* [PASSAGE PROVIDED]
[coreboot] we've always known this was possible and hence never bothered to do it but ...

David Hendricks david.hendricks at gmail.com
Tue May 13 21:15:14 CEST 2008


The main point to bring home is that these whiz-bang features in modern
firmware such as SMM not only over-complicate the design but they also have
unintentional consequences such as creating gaping holes in security.

A lot of control is being handed off to obscure parts in firmware and
executed in privileged mode these days, and there be dragons along the way.

On Sun, May 11, 2008 at 11:49 PM, Brendan Trotter <btrotter at gmail.com>
wrote:

> Hi,
>
> On Mon, May 12, 2008 at 12:44 PM, ron minnich <rminnich at gmail.com> wrote:
> > somebody got around to it.
> >
> http://www.pcworld.com/businesscenter/article/145703/hackers_find_a_new_place_to_hide_rootkits.html
> >
> > The world, sooner or later, is going to get the message :-)
>
> This is old news - I remember an article from a year or so ago
> explaining a vulnerability that allows a video "driver" in user-space
> on Linux to install it's own SMM code.
>
> SMRAM is meant to be locked by the firmware so that software can't
> enable SMRAM accesses. Some firmware doesn't lock SMRAM which creates
> the problem. Under most sane OSs you need to be running at CPL=0 to
> access I/O ports (and enable access to SMM space if it's not locked)

* [DATA LINES]
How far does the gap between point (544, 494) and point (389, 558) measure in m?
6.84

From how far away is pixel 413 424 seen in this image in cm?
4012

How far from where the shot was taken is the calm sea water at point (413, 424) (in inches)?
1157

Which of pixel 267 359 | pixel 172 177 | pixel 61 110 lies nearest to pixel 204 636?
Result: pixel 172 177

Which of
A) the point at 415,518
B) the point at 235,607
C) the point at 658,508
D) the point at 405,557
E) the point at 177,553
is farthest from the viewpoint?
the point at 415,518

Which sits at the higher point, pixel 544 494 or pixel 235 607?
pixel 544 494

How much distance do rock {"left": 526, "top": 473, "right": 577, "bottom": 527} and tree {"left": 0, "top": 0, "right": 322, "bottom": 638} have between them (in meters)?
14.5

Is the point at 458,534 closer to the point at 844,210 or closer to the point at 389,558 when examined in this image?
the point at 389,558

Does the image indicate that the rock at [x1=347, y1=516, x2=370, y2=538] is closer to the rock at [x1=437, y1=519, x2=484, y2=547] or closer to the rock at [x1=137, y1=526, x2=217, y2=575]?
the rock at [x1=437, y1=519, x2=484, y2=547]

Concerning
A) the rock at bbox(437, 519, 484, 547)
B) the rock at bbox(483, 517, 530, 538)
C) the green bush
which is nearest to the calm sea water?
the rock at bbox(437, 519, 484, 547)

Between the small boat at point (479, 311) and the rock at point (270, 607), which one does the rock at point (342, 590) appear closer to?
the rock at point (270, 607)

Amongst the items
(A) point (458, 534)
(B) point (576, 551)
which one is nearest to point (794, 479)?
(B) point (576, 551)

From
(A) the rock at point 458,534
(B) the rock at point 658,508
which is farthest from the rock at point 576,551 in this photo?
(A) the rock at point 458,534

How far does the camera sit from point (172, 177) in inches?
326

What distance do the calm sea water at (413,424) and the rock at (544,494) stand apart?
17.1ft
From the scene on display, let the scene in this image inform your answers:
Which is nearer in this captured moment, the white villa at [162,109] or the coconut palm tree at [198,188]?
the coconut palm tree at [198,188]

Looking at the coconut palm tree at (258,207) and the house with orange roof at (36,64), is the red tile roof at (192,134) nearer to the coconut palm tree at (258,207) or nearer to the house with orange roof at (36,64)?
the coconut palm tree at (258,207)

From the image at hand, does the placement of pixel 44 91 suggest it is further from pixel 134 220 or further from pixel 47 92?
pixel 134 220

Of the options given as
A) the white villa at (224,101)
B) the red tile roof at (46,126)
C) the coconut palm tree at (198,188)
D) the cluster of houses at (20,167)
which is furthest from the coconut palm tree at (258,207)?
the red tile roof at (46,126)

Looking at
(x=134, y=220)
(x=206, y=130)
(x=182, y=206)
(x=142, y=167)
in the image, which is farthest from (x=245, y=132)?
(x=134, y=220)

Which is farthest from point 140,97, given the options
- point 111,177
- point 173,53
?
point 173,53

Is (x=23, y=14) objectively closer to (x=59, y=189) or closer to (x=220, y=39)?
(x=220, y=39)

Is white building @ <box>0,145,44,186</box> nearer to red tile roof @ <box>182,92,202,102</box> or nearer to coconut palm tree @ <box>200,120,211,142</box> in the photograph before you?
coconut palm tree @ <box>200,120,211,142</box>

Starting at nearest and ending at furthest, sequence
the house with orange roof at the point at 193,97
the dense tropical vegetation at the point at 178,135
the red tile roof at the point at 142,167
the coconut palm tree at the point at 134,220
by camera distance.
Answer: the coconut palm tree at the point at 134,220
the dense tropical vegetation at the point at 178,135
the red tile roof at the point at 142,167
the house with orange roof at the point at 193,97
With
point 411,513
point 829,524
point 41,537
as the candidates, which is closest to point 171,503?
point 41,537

* [EXERCISE]
Extend the coreboot mailing-list message on SMM and firmware security, starting right after its last line.

* [EXERCISE OUTPUT]
> so it doesn't matter as much (because if you're running at CPL=0
> anyway you don't need SMM to bypass security), but some OSs aren't so
> good at protecting I/O ports.
>
> Of course if everyone was using coreboot things would be much easier
> (for hackers)...
>
> AFAIK coreboot doesn't lock SMM space on *any* chipset, and also
> leaves "SMRAM base" set to the default address 0x00030000 so that the
> SMRAM area isn't underneath the legacy video display memory area (from
> 0x000A0000 to 0x000BFFFF) and can be accessed/modified regardless of
> whether SMRAM is locked or not, or whether or not access to SMRAM is
> enabled or not.
>
> Of course there's always the added bonus that a hacker can download
> the source code for coreboot, add their own malicious code, compile,
> flash it and then sell the system on eBay to any unsuspecting sucker.
> Coreboot really is the "rootkit friendly" way to go... :-)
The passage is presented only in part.